Na alle zoektochten naar de concrete literaire betekenissen in en achter de Goethe-roman, zien we ook een tekst geprojecteerd over dans en kijken naar dans. Mensen hebben nogal de neiging om aan dans allerlei betekenissen toe te kennen, maar dat hoeft dus niet. In die zin is deze productie voor jongeren een mooie introductie in kijken naar postmoderne, abstracte, hedendaagse dans.

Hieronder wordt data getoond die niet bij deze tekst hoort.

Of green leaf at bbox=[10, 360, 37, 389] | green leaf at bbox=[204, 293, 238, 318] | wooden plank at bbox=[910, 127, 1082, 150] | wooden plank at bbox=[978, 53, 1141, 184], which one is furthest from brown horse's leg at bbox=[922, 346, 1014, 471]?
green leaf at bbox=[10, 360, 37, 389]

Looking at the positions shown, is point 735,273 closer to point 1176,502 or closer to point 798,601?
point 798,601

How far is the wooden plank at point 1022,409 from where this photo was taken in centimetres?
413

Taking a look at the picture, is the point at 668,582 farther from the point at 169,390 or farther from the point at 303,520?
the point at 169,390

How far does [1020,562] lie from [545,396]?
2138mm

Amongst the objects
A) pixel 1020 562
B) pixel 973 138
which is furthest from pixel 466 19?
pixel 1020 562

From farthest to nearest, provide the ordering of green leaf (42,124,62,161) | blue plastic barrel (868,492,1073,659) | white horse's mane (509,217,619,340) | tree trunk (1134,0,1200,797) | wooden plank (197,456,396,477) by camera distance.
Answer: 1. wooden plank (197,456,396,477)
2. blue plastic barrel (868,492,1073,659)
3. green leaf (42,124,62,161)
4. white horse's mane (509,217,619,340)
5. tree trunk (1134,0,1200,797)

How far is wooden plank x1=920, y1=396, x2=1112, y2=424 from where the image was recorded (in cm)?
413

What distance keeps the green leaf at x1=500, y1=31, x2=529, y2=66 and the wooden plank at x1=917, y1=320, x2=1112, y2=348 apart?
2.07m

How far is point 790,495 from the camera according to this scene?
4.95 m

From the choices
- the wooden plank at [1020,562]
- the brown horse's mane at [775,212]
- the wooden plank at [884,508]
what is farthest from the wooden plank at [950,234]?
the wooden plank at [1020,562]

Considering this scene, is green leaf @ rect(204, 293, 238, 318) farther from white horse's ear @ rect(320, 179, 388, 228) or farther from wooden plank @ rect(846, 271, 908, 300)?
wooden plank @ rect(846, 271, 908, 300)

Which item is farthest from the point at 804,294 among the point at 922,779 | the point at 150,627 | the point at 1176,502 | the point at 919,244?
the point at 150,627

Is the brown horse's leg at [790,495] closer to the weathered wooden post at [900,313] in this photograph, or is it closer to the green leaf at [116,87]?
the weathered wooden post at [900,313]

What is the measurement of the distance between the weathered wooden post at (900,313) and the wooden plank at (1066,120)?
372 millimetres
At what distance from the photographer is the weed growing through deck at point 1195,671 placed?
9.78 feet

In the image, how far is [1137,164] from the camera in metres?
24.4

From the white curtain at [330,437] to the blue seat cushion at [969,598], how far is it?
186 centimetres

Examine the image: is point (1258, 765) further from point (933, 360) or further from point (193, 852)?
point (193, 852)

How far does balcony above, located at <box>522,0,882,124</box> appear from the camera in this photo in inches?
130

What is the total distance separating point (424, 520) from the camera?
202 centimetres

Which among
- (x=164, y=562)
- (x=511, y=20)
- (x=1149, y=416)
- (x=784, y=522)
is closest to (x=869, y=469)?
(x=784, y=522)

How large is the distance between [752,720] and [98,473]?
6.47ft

De analytische plaatsing van het boek in zijn tijdsgeest en de vergelijkingen met nu worden gebracht in vol zaallicht. Zo wordt het hier en nu benadrukt, het reële van deze voorstelling als tegenstelling tot het oude, fictieve verhaal. ‘Alleen de grootste nabijheid’ is een frase uit de roman. De voorstelling wil laten zien hoe dicht je nu nog bij een oud boek kunt komen. Na de analyses dimmen tegen het einde de lichten, alleen het toneel wordt belicht, en we krijgen een heftige groepsdans met veel vallen en telkens weer opstaan. Pregnant.
Door al die analyses, besprekingen, bespiegelingen op de scène te brengen, krijgt het geheel iets pedagogisch-didactisch, zelfs wat te veel naar mijn zin. Het wordt uitleggerig en dat stoort soms. Op een bepaald moment wordt het beroemde gedicht van Goethe Natuur en kunst geprojecteerd, met het welbekende aforisme: ‘In de beperking toont zich de meester.’ Dat had qua uitleg inderdaad wat meer van toepassing mogen zijn. Gelukkig is er de dans, zo heftig qua constructies en bewegingen, zo intens in het dansplezier dat deze jongeren uit Nederland en Vlaanderen uitstralen.